Gelet op het vorenstaande stelt de rechtbank na aftrek van de door veroordeelde gemaakte kosten het bedrag waarop het wederrechtelijk verkregen voordeel wordt geschat vast op een bedrag van 31.262,94.
Betalingsverplichting
Namens veroordeelde is ter terechtzitting voorts aangevoerd dat veroordeelde van de opbrengst van de verkoop van verdovende middelen weer verdovende middelen heeft ingekocht. Op 7 en 8 oktober 2023 zijn er in de woning van veroordeelde diverse verdovende middelen aangetroffen. Deze verdovende middelen zijn inbeslaggenomen en onttrokken aan het verkeer. Gebruikmakend van haar schattingsbevoegdheid schat de rechtbank de waarde van de inkoop van voornoemde verdovende middelen op 10.000,00.
De rechtbank is van oordeel dat door de inbeslagname van de verdovende middelen het wederrechtelijk verkregen voordeel, bestaande uit het geschatte geldbedrag van
10.000,00 dat veroordeelde heeft betaald voor de inkoop van de verdovende middelen, feitelijk reeds aan veroordeelde is ontnomen en dat de rechtmatige toestand in financiële zin, voor zover het dit deel van het voordeel betreft, reeds is hersteld.

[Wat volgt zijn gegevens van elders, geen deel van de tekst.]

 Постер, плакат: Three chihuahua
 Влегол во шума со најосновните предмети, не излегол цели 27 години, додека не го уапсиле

De rechtbank zal de betalingsverplichting daarom lager vaststellen dan het geschatte voordeel.
Met de officier van justitie en de raadsvrouw is de rechtbank tot slot van oordeel dat ook de onder veroordeelde inbeslaggenomen en verbeurd verklaarde contante geldbedragen, groot
5.390,00, in mindering moeten worden gebracht op de betalingsverplichting.

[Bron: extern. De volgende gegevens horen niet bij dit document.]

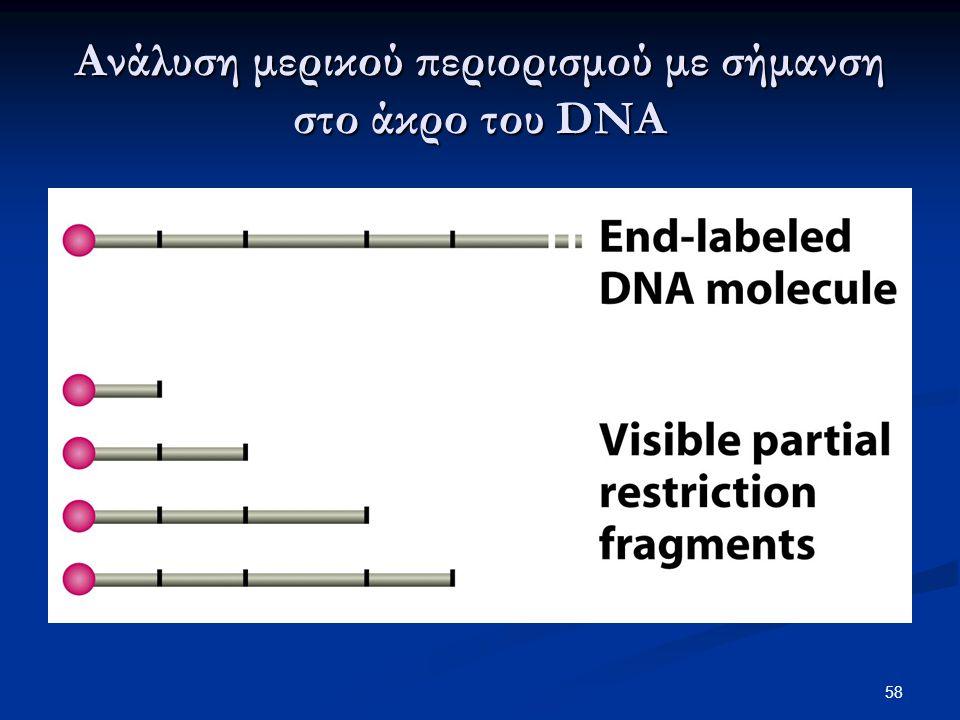 Ανάλυση μερικού περιορισμού με σήμανση στο άκρο του DNA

Resumerend legt de rechtbank aan veroordeelde op de verplichting tot betaling van een geldbedrag van 15.872,94 aan de staat ter ontneming van het wederrechtelijk verkregen voordeel.
Draagkracht
Voorts is namens veroordeelde een draagkrachtverweer gevoerd, inhoudende dat de huidige financiële situatie van verdachte hem niet in staat stelt enig geldbedrag te betalen ter ontneming van wederrechtelijk verkregen voordeel. De rechtbank overweegt hiertoe als volgt. Op de voet van het bepaalde in artikel 6:6:25 van het Wetboek van Strafvordering, komt de draagkracht in beginsel eerst in de executiefase aan de orde. Uitsluitend in die gevallen waarin vooraf al vaststaat dat veroordeelde ook in de toekomst in het geheel niet zal kunnen betalen, kan de rechter gebruik maken van zijn matigingsbevoegdheid. Nu niet aannemelijk is geworden dat ten aanzien van veroordeelde sprake is van een dergelijke situatie, verwerpt de rechtbank het gevoerde draagkrachtverweer.

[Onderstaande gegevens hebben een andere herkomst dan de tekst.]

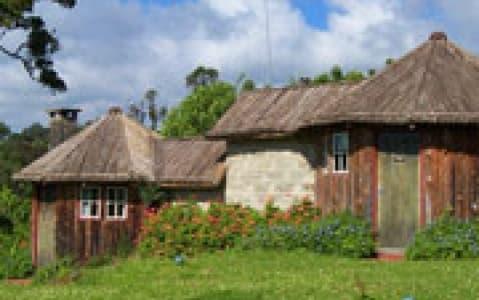 hotel Castle Forest Lodge - Mont Kenya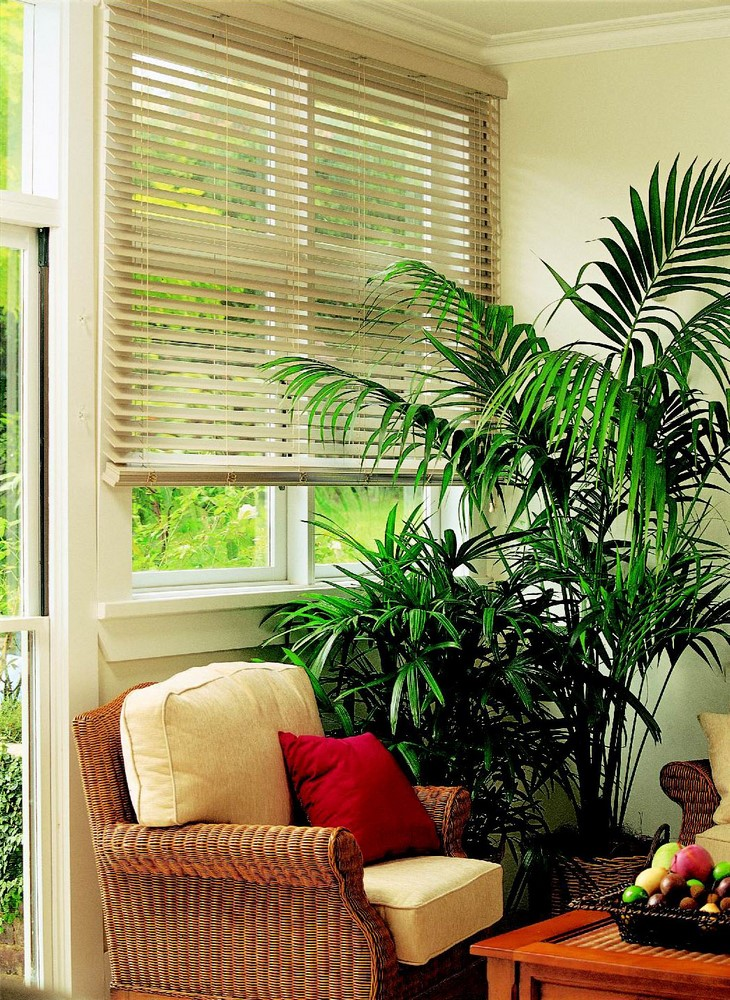 Luxaflex Beyond Woods Blinds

Toepassing van de wetsartikelen

De rechtbank heeft gelet op artikel 36e van het Wetboek van Strafrecht.

Beslissing

Stelt het bedrag waarop het wederrechtelijk verkregen voordeel wordt geschat vast op 31.262,94.
Legt [veroordeelde] voornoemd de verplichting op tot betaling van een geldbedrag van
15.872,94(zegge: vijftienduizend achthonderdtweeënzeventig euro en vierennegentig eurocent) aan de staat ter ontneming van het wederrechtelijk verkregen voordeel.
Bepaalt de duur van de gijzeling die ten hoogste kan worden gevorderd op 317 dagen.
Deze uitspraak is gegeven door mr. A. Jongsma, voorzitter, mr. M.A.M. Wolters en
mr. M. Lok, rechters, bijgestaan door mr. M. Mans, griffier, en uitgesproken ter openbare terechtzitting op 17 september 2024.
Mrs. M. Lok en M. Mans zijn buiten staat deze beslissing mede te ondertekenen.